The offer side of this post makes my head hurt though.

    
    
        70k with .5% equity or
        60k with 1% equity or
        50k with 1.5% equity or
        40k with 2% equity
    

This offer says that 1% of the company is worth $20k. The company is worth
$2MM. _Late note: this analysis is silly, see comments below._

Later:

    
    
        Inputs:
        -        Employee’s market salary 
        (I used my current salary, plus bonuses)
        -        Salary offered by the startup 
        (I used my offer, plus benefits like rent subsidy)
        -        Company’s valuation 
        (I used $5M, the cap for Keen’s seed note)
    

No, it's $2MM, the CEO just told you so, right?

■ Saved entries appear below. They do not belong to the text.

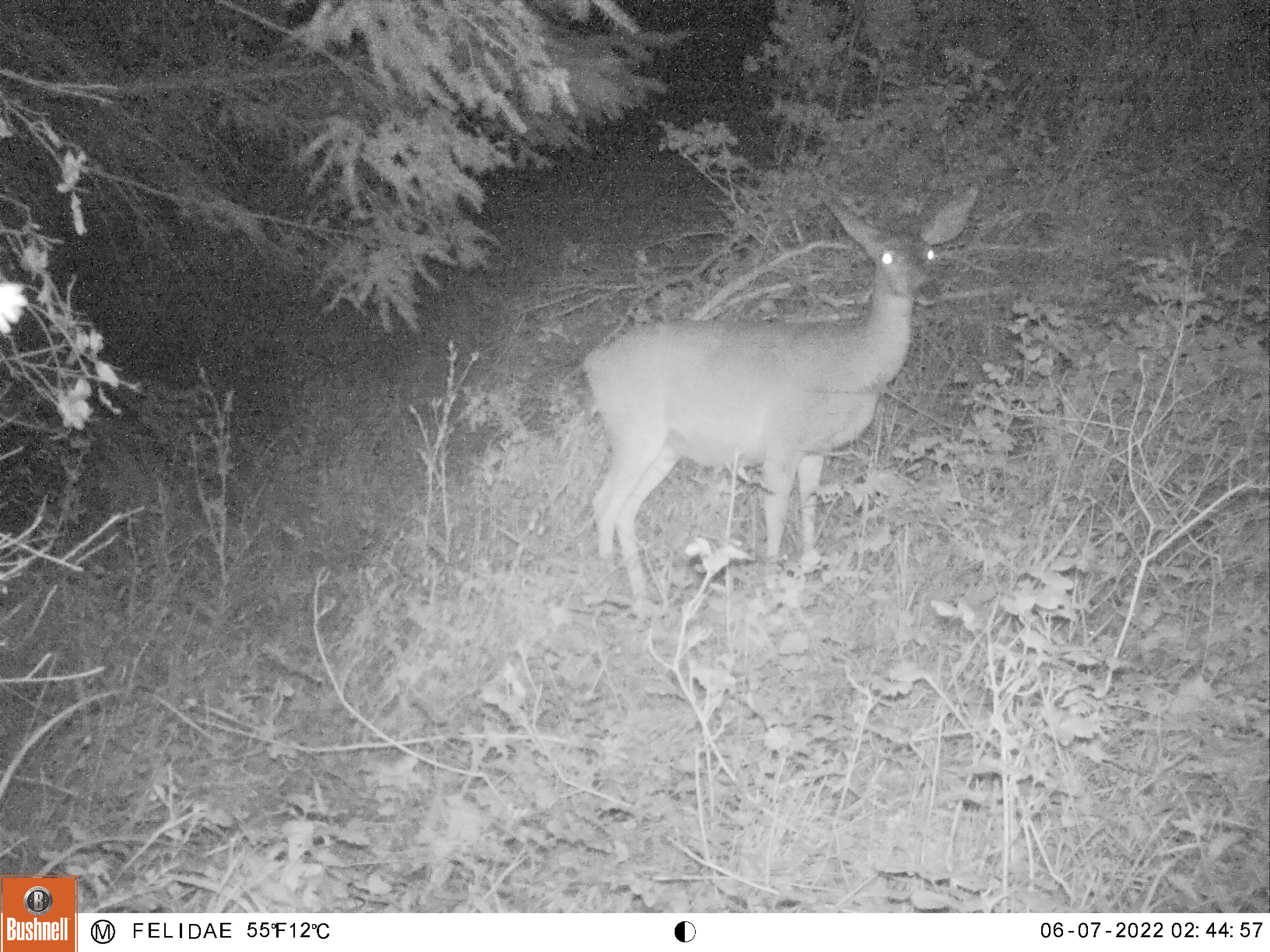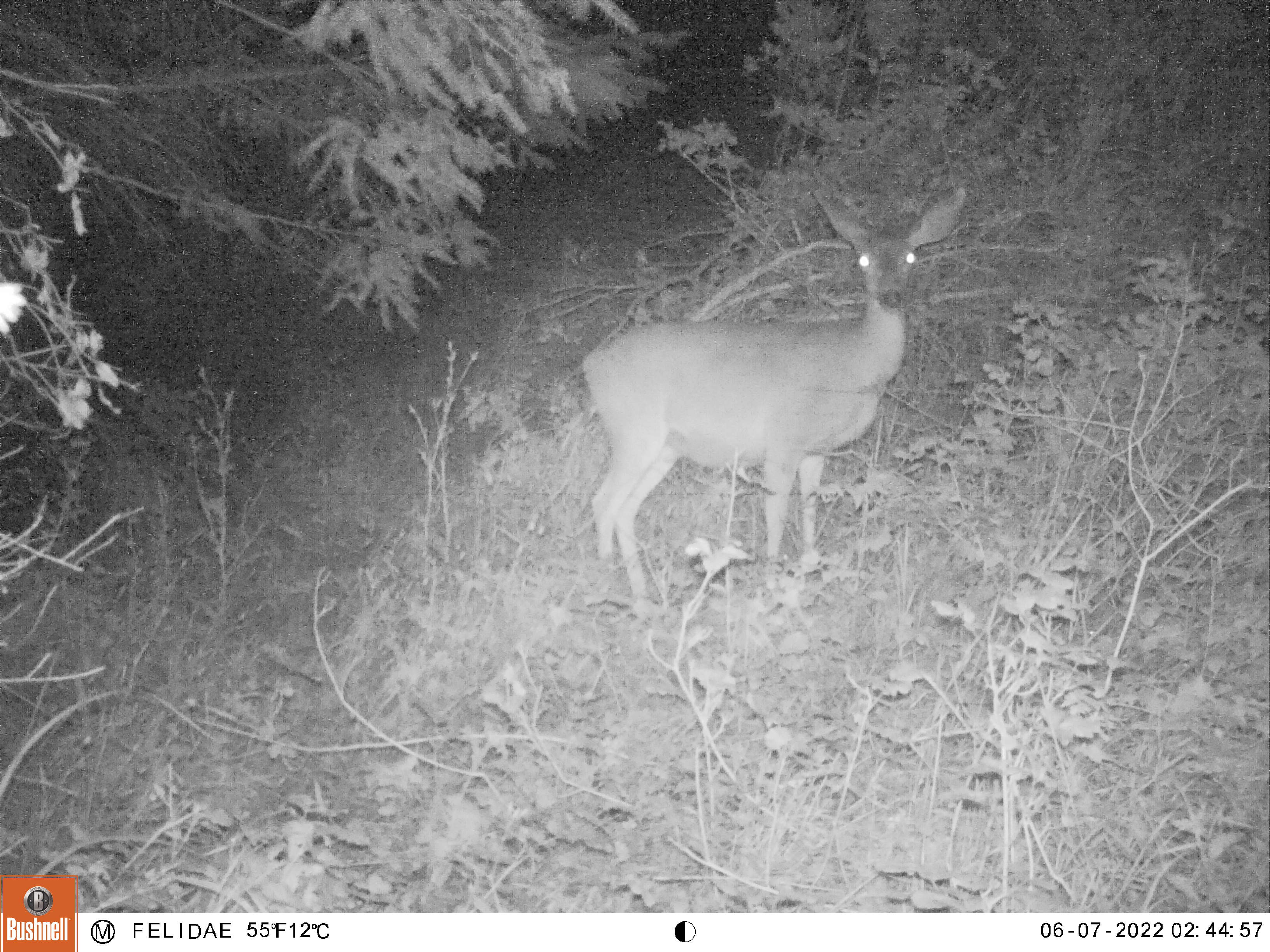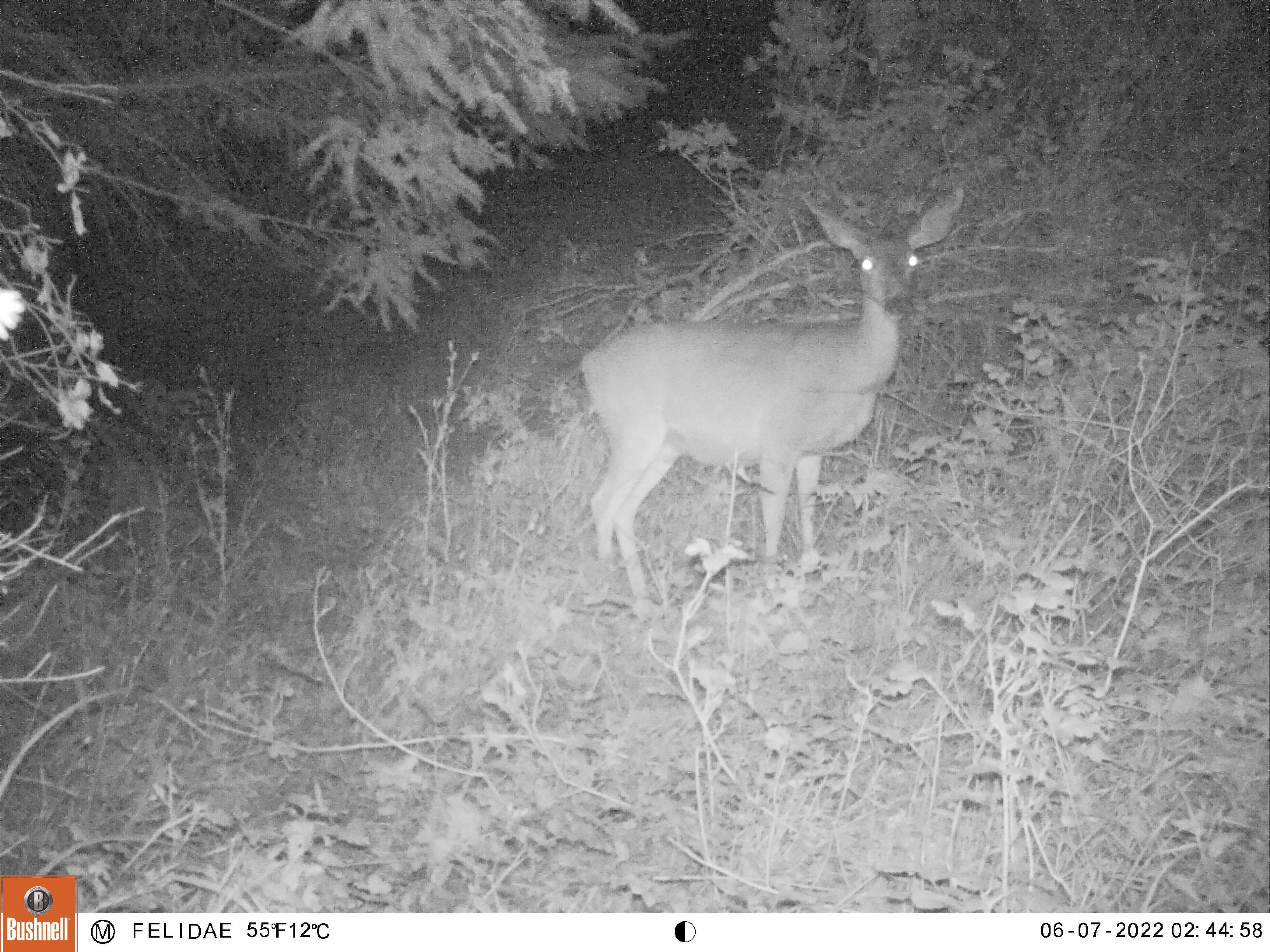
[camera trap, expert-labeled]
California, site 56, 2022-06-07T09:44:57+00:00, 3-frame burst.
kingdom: Animalia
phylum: Chordata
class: Mammalia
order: Artiodactyla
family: Cervidae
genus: Odocoileus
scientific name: Odocoileus hemionus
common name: mule deer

Frankly, an offer with a .5%->2% spread between possible equity stakes is a
red flag. Those are _wildly_ different equity grants for the exact same role.

Also:

 _Our expected net worth after a few years in our existing management
positions was, by any practical estimation, the most financially sound outcome
– and a very good one, at that. Even if things went great at Keen, with a big
Series A or early profitability, we’d probably make less._

What does "a big Series A" have to do with your long term financial outcome?
The A-round money goes to the company, not to your family. How many companies
with "institutional" VC rounds fail? Answer: most of them.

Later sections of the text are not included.